Recuerdo al comienzo dos ofensivas en que los fuimos arrastrando y fuimos incapaces de concretar, también nos novatearon en este partido, se veían muy buenos sus Qb´s tirando pases largos, todo cambió cuando se revisó su balón y aquellos pases de 40 yardas se volvieron de 30 e imprecisos, el equipo mostró voluntad y dignidad, se cayeron muchos balones de las manos aunque la zona roja siguió pesando, las coberturas en lo profundo fueron nuestra debilidad, aunque se batalló, eso no fue suficiente para mitigar las frustraciones que se traían desde la temporada anterior por algunos miembros del equipo, se dijeron muchas cosas erróneas que hoy podemos decir ayudaron para cambiar la óptica del equipo. El coacheo comienza a tambalearse ante su incapacidad de dar estabilidad al equipo aunque percibe claramente la necesidad de trabajar más lo físico y solventar la necesidad en la zona profunda modificando no en nombres pero si variando a 5-2. En lo positivo, se mostró mucha mayor disciplina defensiva, se anotaron los primeros puntos de la temporada, se estableció una defensiva que no ha sufrido muchas modificaciones desde entonces y se quedó un regusto en la boca de que el equipo pudo haber peleado mucho más, lo que hizo que el equipo comenzara una nueva etapa en su proceso de madurez.

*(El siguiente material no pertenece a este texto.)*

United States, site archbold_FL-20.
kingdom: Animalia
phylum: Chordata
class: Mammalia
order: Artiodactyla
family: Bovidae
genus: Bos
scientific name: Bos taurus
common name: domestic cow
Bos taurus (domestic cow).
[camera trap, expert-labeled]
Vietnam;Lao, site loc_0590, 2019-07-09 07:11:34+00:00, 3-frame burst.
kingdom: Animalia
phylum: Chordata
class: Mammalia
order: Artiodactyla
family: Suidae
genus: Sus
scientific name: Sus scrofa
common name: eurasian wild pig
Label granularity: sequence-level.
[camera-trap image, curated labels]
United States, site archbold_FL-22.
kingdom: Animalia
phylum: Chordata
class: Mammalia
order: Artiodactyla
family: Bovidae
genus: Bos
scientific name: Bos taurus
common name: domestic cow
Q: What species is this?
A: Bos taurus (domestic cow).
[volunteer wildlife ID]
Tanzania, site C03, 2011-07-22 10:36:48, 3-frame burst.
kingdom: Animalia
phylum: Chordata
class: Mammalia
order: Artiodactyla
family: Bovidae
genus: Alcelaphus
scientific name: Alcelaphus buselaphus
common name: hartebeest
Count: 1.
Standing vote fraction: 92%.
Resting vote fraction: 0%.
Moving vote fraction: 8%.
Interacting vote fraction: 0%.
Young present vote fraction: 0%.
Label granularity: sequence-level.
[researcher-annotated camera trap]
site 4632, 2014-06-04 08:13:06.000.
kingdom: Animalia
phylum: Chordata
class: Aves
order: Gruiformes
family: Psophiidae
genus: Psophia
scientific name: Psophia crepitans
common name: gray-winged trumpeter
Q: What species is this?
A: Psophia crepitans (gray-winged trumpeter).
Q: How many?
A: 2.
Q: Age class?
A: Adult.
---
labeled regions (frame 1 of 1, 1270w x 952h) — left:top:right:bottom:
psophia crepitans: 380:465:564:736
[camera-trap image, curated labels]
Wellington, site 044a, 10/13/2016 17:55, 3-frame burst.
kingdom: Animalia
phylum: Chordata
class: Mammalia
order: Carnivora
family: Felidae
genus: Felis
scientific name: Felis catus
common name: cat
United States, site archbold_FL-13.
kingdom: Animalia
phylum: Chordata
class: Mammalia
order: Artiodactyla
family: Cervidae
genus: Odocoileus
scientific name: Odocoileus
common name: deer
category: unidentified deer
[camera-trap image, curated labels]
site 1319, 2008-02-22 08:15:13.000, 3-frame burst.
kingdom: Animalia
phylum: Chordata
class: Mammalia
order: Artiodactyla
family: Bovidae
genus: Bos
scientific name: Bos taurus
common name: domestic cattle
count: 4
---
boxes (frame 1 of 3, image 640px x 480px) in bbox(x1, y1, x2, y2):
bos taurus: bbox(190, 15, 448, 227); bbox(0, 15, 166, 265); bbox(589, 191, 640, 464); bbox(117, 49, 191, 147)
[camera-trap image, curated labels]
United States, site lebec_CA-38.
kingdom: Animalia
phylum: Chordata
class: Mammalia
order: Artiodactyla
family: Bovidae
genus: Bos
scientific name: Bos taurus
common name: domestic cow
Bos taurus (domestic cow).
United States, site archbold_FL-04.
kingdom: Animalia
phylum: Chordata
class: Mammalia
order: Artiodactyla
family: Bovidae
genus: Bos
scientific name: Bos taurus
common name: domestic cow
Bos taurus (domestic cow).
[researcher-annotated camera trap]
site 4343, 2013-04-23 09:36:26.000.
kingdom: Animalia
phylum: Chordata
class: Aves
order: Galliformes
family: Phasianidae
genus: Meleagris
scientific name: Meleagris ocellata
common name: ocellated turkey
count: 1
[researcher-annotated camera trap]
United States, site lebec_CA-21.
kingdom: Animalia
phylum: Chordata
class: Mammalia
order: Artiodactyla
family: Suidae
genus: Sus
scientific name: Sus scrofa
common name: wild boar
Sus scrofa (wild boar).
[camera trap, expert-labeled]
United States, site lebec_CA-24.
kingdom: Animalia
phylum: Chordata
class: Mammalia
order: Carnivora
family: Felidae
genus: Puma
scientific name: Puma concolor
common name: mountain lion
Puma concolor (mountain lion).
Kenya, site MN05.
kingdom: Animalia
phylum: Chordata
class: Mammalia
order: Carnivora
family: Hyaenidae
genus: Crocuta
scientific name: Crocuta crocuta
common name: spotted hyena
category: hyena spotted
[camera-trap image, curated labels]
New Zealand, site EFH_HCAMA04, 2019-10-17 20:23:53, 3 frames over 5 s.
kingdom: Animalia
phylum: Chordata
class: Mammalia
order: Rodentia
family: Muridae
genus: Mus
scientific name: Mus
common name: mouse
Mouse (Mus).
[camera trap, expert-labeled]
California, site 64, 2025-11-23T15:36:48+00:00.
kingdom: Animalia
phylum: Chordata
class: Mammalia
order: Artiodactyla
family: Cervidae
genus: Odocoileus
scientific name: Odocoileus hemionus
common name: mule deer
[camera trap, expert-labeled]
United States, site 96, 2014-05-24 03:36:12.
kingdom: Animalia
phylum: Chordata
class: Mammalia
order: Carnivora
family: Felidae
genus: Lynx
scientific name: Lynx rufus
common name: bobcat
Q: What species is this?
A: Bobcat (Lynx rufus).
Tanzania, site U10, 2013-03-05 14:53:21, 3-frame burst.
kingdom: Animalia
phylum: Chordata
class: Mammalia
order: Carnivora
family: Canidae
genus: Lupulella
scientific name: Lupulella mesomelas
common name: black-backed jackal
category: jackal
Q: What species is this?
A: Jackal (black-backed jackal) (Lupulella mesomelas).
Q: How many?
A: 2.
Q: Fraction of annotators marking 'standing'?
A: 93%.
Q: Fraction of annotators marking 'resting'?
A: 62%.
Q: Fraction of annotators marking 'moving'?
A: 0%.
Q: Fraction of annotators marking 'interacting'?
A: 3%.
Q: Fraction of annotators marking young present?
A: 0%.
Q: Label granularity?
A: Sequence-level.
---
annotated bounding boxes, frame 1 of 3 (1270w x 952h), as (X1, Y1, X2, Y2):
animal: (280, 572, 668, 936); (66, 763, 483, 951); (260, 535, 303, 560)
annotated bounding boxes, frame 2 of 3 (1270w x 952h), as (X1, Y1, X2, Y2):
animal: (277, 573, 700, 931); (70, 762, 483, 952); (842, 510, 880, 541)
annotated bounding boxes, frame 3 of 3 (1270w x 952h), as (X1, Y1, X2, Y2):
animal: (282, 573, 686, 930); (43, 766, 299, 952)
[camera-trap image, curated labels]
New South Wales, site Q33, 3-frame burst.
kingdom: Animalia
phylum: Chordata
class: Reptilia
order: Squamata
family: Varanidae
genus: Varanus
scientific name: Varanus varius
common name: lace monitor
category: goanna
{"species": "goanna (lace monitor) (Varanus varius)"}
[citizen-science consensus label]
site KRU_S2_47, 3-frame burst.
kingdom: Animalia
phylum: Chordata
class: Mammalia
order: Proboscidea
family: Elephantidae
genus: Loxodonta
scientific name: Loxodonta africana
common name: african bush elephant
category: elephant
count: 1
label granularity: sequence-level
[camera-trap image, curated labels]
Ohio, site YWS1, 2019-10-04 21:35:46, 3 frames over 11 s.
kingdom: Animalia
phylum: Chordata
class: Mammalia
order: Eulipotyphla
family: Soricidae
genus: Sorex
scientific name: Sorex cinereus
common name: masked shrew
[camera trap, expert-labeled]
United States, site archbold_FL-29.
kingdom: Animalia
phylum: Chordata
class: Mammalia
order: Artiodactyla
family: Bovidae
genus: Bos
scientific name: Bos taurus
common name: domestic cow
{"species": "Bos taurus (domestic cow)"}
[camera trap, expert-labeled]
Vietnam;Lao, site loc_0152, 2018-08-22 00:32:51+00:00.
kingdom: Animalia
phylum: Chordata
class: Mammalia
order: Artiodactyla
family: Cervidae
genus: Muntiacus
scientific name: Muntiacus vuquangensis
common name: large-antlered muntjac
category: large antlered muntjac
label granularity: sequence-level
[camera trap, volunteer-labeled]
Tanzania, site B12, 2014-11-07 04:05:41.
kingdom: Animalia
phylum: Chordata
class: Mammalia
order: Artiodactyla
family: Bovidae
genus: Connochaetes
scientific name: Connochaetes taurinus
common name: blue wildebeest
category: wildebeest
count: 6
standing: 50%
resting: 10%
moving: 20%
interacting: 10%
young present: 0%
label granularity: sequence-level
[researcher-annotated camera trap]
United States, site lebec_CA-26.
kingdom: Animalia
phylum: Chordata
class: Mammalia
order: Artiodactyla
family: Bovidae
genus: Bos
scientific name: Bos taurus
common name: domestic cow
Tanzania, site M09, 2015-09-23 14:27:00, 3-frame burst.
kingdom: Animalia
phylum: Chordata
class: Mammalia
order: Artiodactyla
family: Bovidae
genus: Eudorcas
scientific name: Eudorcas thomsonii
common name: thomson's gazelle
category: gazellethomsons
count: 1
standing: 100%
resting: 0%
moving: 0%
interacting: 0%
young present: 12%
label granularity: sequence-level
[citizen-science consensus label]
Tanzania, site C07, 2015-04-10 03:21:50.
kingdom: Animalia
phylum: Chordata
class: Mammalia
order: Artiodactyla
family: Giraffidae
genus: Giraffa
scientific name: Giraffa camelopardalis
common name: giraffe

Jornada 3: el equipo es definitivamente competitivo.
Ante los otrora Tigres, los nuevos Black Crowes fueron puestos contra la pared varias veces en el juego, errores en momentos claves y la inconsistencia en el nivel de juego nos hacen caer, el ánimo se vuelve más estable aunque la sensación de haber podido ganar nos hace quedarnos con rencillas, la defensiva muestra nueva cara y es capaz de poner en el juego a la ofensiva que nuevamente avanza pero sigue sin ser capaz de anotar, las opiniones comienzan a surgir y el ánimo del equipo sufre una catarsis definitiva que poco después traería consecuencias. La facción veterana del equipo tiene su primera muestra tangible de mejora: mientras el primer scrimmage en nuestra reciente historia contra Tigres se perdió 40-0, el juego de temporada regular fue 33-19 en contra, el de esta temporada arroja un 25-13 con enojo, con sensaciones de que se dejó escapar una buena oportunidad de ganar. Quizá los veteranos no han pensado lo suficiente en esto, ¿recuerdan el baile que Tigres no dio la primera vez que nos paramos en un campo de juego? Mientras se mantenga el espíritu competitivo se acabaron las humillaciones y las burlas, es responsabilidad de ustedes transmitirlo en el campo de juego.
Jornada 4: Nueva tarea.
Ya todo está detectado, con 52, la defensiva parece mucho mejor establecida, Zárate comienza a establecerse defensivamente y aunque con ciertas inconsistencias emocionales, le empiezo a dar mayores responsabilidades, el equipo tiene un fantasma en el closet, somos perdonavidas, los tuvimos más de 5 veces en zona roja y no anotamos una, perdimos 12-0, nada parecido a los 38 puntos de la temporada anterior, Rodrigo disminuye el índice de desatenciones, Quique comienza a echarse el equipo a los hombros ofensivamente, Xico encuentra posición donde explotar sus habilidades, poco a poco nos acomodamos, algunos jugadores comenzamos a darle mérito al de al lado y el equipo queda fortalecido como grupo, Armando se vuelve pieza clave en los dos lados del balón, ya tenemos posiciones dentro del equipo, con lesiones y algunas inasistencias el coacheo tiene aprendida la lección y la tarea muy clara, éste es un nuevo equipo ya aunque la falta de resultados hace que me desespere pronto y se me acumulen muchas cosas de las cuales este nuevo equipo no es responsable.